What Organizations Should Do
- Audit Salesforce data export volumes. Enable and review Event Monitoring or Shield logs for unusually large
REPORT_EXPORT,BULK_API, or Data Loader events from a single user session, and alert on outliers. - Enforce phishing-resistant MFA. Replace push and OTP factors with FIDO2 or hardware-bound passkeys for any account that can reach Salesforce, Okta admin consoles, or other CRM tenants holding PII.
- Restrict connected apps and OAuth scopes. Inventory authorized connected apps in Salesforce, remove unused integrations, and require admin approval for any new OAuth grant. ShinyHunters has previously abused malicious connected apps to maintain access.
- Implement IP allowlisting and session controls. Lock Salesforce logins and Data Loader usage to known corporate egress ranges or VPN exits, and shorten session timeouts for privileged users.

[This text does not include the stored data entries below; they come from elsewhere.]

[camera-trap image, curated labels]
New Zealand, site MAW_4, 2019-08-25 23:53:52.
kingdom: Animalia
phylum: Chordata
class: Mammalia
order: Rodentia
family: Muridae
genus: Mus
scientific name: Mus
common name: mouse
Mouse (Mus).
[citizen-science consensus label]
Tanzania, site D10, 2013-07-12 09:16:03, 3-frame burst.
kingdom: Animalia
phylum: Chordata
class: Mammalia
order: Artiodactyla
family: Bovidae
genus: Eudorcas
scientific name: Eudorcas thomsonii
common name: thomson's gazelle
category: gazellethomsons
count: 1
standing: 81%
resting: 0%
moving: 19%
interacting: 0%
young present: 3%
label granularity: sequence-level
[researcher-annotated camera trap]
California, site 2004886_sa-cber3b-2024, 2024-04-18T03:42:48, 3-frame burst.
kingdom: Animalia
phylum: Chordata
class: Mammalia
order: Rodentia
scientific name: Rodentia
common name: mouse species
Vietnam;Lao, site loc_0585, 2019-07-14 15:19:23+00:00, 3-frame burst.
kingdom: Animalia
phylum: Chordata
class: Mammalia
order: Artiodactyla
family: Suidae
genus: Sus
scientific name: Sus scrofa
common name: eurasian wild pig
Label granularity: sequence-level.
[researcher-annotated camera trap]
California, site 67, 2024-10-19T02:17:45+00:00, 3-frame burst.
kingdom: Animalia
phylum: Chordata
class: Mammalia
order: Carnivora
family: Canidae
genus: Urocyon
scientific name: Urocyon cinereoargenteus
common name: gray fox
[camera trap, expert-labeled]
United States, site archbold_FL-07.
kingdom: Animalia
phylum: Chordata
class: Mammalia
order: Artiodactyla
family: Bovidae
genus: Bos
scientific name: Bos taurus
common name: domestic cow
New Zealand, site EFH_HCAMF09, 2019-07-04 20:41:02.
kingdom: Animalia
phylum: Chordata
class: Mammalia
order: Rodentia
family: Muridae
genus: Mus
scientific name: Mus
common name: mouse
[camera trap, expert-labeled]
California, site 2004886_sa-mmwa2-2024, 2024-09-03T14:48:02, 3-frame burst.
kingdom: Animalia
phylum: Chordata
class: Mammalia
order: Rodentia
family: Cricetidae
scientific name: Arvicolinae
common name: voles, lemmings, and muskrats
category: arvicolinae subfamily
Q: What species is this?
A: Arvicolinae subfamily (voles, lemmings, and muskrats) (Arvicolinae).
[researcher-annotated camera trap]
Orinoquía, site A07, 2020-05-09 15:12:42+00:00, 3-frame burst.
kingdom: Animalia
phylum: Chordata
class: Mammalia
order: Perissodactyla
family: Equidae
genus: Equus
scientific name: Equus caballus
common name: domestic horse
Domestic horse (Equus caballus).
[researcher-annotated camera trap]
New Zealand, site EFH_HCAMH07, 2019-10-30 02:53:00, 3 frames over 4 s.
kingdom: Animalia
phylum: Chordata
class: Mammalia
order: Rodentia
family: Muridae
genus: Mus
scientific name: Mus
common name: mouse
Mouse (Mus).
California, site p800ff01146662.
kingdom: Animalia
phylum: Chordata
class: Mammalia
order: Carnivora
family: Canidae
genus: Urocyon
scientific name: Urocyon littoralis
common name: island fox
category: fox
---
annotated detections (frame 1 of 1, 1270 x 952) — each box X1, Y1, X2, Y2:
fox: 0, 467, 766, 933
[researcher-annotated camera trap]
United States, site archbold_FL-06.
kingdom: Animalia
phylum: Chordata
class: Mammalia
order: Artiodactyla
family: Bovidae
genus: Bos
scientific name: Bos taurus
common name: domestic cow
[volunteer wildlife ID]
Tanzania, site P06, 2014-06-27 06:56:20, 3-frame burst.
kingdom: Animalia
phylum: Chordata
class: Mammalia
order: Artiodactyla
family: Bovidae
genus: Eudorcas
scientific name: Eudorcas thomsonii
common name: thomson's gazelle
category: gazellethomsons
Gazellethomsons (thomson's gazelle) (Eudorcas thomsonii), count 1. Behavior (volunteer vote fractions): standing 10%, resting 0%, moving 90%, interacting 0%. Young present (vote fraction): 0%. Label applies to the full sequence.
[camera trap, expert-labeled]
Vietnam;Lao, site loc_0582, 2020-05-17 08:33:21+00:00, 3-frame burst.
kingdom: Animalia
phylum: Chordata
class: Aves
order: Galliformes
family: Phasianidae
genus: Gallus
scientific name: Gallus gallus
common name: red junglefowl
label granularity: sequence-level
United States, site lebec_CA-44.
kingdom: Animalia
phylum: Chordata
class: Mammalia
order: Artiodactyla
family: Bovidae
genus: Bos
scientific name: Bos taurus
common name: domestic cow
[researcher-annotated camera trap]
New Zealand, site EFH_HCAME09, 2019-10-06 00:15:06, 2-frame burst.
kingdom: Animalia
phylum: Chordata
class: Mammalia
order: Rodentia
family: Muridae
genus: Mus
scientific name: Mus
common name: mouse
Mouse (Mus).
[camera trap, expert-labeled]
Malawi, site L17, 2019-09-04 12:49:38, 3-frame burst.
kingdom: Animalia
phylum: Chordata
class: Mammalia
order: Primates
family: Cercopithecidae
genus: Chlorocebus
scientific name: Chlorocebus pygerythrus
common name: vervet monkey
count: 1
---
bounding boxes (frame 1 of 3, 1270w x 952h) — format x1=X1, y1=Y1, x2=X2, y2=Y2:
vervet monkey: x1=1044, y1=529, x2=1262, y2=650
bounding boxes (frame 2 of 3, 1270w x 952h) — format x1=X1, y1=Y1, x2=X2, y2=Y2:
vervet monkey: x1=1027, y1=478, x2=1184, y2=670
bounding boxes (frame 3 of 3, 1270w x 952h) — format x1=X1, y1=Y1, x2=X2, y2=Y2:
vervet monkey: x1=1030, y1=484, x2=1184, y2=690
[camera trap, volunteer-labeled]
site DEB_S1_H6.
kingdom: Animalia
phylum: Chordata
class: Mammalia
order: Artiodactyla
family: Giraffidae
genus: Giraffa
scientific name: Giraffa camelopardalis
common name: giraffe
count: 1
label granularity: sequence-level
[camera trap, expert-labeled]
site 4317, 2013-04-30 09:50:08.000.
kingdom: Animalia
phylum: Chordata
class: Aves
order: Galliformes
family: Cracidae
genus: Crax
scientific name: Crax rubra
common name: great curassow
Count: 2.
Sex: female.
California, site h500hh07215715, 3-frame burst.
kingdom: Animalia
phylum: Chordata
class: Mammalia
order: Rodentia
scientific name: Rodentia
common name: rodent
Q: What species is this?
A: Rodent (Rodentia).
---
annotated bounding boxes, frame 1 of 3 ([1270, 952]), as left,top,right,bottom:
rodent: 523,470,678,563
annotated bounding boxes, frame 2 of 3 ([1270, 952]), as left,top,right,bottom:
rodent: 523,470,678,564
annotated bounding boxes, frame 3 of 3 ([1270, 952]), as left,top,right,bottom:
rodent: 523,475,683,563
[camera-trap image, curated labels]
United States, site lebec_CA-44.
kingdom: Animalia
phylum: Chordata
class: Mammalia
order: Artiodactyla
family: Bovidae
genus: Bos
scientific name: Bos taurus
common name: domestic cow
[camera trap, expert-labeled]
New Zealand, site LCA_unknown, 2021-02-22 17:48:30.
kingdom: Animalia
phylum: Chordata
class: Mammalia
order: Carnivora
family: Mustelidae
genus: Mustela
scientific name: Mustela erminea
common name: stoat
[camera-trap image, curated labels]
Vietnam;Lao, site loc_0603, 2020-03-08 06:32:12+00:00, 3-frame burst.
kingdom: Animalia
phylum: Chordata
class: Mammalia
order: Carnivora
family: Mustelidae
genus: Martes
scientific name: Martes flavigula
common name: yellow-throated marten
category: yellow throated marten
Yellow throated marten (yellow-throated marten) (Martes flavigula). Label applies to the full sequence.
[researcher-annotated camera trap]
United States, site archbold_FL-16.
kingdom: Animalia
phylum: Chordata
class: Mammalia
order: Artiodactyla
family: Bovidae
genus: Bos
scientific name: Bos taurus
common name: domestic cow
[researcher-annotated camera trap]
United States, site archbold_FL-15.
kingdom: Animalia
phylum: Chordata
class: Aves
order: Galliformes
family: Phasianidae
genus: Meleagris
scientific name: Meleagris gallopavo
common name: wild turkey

- Run targeted vishing simulations. Train support, sales operations, and IT helpdesk staff specifically against scenarios involving callers requesting MFA approvals or password resets. Establish an out-of-band verification protocol for any inbound IT call.
- Pre-stage breach response for CRM compromise. Assume that any Salesforce-resident customer database is a discrete crown jewel and rehearse the notification, SEC disclosure, and credit monitoring workflow before an incident, not after.